The Cult of Worms
Walking from my car to the school in the rain today, I noticed something very grim.
The worms.
It dawned on me that they are more than just little tubes with a digestive tract the length of their segmented body.
There's more to their being than naturally aerating the ground with their tiny mouths as they sniff out living and dead organic matter.
They are in a cult.
They are a member of the Animalia, like us, so it makes perfect sense that these brownish organisms can belong to such an organization.
As I walked with my head down, hood up in the rain this morning, the worms lay about the wet concrete, writhing and wriggling around.
They were not taking some communal shower.
They were committing mass suicide.
Later in the day, what lay about the track and sidewalk? Sad worm carasses, all dried up. One of the unfortunate souls, that one over there, twitched on the track, its little wormy body too weak to use its tiny mouth to find its way back to the soil.
It didn't perish quickly like the rest of his cult. Instead, it waited for the sole of a middle school runner to end its life.

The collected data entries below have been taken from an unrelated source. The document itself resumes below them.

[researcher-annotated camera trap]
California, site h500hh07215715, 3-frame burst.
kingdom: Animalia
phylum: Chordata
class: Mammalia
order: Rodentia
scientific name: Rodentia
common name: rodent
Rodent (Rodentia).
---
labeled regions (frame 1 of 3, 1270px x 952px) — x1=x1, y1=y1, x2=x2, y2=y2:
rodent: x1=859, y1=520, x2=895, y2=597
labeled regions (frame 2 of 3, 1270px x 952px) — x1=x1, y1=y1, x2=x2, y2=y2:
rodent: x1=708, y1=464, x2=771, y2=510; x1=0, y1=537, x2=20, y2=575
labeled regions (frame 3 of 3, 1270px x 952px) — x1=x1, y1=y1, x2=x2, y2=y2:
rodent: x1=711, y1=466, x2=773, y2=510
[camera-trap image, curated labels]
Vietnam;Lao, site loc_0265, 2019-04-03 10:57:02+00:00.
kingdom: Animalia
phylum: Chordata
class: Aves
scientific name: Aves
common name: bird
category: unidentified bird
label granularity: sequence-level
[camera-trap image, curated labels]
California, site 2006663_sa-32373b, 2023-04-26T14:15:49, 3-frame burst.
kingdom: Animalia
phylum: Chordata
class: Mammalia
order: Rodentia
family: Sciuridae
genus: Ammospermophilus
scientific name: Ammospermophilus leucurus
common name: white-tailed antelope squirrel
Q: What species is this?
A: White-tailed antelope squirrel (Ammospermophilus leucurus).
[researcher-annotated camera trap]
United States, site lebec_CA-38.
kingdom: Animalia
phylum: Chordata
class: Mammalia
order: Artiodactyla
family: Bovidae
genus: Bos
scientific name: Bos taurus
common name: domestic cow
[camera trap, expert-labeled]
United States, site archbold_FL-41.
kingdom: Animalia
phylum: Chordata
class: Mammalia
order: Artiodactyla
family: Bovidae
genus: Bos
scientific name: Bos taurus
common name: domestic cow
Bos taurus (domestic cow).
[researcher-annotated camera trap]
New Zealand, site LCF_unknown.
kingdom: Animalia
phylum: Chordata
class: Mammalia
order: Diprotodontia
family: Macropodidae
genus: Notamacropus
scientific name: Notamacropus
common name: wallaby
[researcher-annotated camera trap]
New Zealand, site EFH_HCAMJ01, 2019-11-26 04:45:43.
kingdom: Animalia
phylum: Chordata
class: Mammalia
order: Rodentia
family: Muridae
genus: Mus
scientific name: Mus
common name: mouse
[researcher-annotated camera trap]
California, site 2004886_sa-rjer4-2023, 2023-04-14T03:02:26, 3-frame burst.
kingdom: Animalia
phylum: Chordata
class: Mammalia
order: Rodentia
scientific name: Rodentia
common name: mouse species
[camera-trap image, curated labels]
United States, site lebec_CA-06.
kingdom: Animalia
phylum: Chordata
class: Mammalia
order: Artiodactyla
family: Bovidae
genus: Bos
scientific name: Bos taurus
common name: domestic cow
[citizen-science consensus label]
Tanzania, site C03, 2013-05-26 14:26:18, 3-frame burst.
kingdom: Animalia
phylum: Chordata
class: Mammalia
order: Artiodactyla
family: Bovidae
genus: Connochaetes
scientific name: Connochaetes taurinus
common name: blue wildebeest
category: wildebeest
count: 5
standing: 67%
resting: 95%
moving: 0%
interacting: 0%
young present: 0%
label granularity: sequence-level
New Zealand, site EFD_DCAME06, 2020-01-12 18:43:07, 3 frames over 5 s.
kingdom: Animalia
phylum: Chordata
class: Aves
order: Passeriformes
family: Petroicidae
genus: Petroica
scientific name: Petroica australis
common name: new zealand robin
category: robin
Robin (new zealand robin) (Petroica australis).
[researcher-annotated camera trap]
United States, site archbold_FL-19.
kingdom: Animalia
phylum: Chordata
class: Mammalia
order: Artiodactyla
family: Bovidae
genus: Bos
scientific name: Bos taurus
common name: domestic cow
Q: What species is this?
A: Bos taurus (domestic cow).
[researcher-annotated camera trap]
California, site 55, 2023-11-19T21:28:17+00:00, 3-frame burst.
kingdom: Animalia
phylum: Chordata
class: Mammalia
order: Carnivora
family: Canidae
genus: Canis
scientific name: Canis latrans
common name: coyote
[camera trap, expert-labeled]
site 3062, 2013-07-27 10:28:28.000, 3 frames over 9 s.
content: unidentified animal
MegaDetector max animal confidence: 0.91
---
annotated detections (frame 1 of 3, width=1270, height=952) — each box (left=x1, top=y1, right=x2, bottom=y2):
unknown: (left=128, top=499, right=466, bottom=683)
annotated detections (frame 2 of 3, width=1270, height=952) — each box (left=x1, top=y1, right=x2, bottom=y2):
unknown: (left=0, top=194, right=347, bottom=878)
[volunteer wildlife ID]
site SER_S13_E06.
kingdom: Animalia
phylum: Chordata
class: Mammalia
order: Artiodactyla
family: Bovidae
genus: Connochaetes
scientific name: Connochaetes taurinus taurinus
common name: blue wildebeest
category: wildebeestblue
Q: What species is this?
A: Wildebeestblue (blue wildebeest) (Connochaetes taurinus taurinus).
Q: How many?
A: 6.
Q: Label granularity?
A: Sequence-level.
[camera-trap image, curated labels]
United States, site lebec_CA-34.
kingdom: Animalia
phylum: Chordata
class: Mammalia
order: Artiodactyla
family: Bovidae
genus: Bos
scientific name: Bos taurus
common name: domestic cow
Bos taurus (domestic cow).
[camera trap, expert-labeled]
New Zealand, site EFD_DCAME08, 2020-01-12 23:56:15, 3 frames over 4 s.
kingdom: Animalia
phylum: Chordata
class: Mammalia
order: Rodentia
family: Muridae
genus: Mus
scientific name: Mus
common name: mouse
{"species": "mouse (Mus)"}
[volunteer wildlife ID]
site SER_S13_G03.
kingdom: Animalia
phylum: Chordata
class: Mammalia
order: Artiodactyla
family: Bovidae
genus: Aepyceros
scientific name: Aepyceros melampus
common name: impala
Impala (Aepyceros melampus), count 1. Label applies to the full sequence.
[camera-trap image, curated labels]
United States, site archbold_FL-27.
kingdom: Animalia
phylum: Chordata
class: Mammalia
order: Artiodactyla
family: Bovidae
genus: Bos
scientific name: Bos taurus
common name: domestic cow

Other than similar instances, like the Heaven's Gate cult, I don't believe there are any other species that have committed mass suicides like worms. They come out, practically drown themselves, and then they don't move back to the soil. Instead, they wait for the rain to stop so they can dry out in the sun and get stepped on.
It isn't just a one-time thing with worms, either. The rain must hold some kind of power over them, like Hale-Bopp, and it draws them out of the confines of the soil.
Studies have shown that the wet allows for the worms to travel, but I know the truth.
They don't want to move. They're in a cult, and when it rains, they commit mass suicide.